Kapolda Aceh, Irjen Pol Achmad Kartiko, menyampaikan bahwa ribuan personel ini akan ditempatkan di 1.148 titik pengamanan. Titik-titik tersebut mencakup 23 terminal, 950 masjid, 9 pelabuhan, 40 pusat perbelanjaan, 8 bandara, dan 118 tempat wisata yang biasanya ramai dikunjungi selama libur Lebaran.
Dalam upaya meningkatkan layanan kepada pemudik, juga disediakan 33 pos pengamanan, 26 pos pelayanan, serta 3 pos terpadu yang tersebar di seluruh kabupaten dan kota di Aceh. Hal ini dimaksudkan agar pemudik merasa aman dan mendapatkan bantuan jika diperlukan.
“Kami juga sudah menyiapkan 33 pos pengamanan, 26 pos pelayanan, dan 3 pos terpadu di seluruh kabupaten/kota di Aceh untuk memberikan layanan kepada pemudik agar tetap aman dan nyaman,” kata Achmad Kartiko, Kamis, 20 Maret 2025.

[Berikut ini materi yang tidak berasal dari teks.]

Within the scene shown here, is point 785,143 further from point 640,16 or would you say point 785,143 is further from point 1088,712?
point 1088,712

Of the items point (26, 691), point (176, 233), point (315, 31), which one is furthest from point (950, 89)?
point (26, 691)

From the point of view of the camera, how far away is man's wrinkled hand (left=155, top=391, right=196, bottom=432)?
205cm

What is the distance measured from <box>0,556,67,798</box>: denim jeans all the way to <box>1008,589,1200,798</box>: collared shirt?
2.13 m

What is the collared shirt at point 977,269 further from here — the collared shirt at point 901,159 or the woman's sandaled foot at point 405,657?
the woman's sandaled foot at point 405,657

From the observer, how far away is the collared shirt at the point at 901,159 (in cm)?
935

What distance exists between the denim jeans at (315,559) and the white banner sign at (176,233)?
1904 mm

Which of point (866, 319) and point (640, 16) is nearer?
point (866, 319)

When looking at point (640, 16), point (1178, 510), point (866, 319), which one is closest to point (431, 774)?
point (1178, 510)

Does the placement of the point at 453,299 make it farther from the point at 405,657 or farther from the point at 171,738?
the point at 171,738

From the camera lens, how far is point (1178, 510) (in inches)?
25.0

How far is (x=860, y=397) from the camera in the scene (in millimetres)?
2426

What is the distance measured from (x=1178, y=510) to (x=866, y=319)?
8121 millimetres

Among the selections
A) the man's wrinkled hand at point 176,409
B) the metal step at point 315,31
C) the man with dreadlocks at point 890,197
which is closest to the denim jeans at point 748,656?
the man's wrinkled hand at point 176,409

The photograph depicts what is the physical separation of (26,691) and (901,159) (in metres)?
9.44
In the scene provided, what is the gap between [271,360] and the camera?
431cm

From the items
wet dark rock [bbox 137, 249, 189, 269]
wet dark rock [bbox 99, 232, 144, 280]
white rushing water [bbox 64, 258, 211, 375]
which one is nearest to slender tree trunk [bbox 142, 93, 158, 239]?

Prediksi Puncak Arus Mudik dan Balik
Kapolda juga memprediksi bahwa puncak arus mudik diperkirakan akan terjadi pada tanggal 28 hingga 30 Maret 2025, sementara puncak arus balik diperkirakan berlangsung pada 5 hingga 7 April 2025. Menurut survei Dinas Perhubungan Aceh, sekitar 79,6 persen masyarakat diperkirakan akan melakukan perjalanan selama libur Lebaran. Moda transportasi utama yang digunakan oleh pemudik adalah mobil pribadi, yang diprediksi akan mencapai 37,3 persen dari total kendaraan.
Selain itu, pemerintah juga menyiapkan fasilitas transportasi darat yang lebih baik, dengan pembukaan Tol Padang Tiji yang dapat melayani kendaraan golongan I seperti sedan, jip, dan bus kecil. Tol ini dioperasikan mulai 20 Maret hingga 10 April 2025, dengan jam operasional dari pukul 08.00 hingga 17.00 WIB. Selama jam operasional, batas kecepatan di tol tersebut akan dibatasi maksimal 60 km/jam untuk memastikan keselamatan pengendara.
Fasilitas Lain untuk Kenyamanan Pemudik
Untuk memberikan kenyamanan lebih bagi pemudik, rest area juga telah disediakan di KM 37 Tol Padang Tiji-Seulimum. Tidak hanya itu, petugas kepolisian juga memiliki wewenang untuk membuka tol di luar jam operasional jika situasi memerlukan.
“Untuk kenyamanan pemudik, rest area sudah disediakan di KM 37 Tol Padang Tiji-Seulimum. Tol ini juga dapat dibuka di luar jam operasional berdasarkan diskresi kepolisian,” pungkasnya.
Dengan berbagai persiapan yang matang ini, diharapkan arus mudik Lebaran di Aceh dapat berjalan dengan aman dan lancar, serta dapat mengurangi potensi kecelakaan lalu lintas. Keamanan dan kenyamanan pemudik menjadi prioritas utama dalam operasi kali ini, mengingat jumlah pemudik yang cenderung meningkat setiap tahunnya.
Operasi Ketupat Seulawah 2025 di Aceh menandai langkah besar dalam menjaga keamanan dan kelancaran arus mudik Lebaran. Dengan pengamanan yang melibatkan ribuan personel dan fasilitas transportasi yang lebih baik, diharapkan masyarakat dapat merayakan Hari Raya Idul Fitri dengan aman dan nyaman.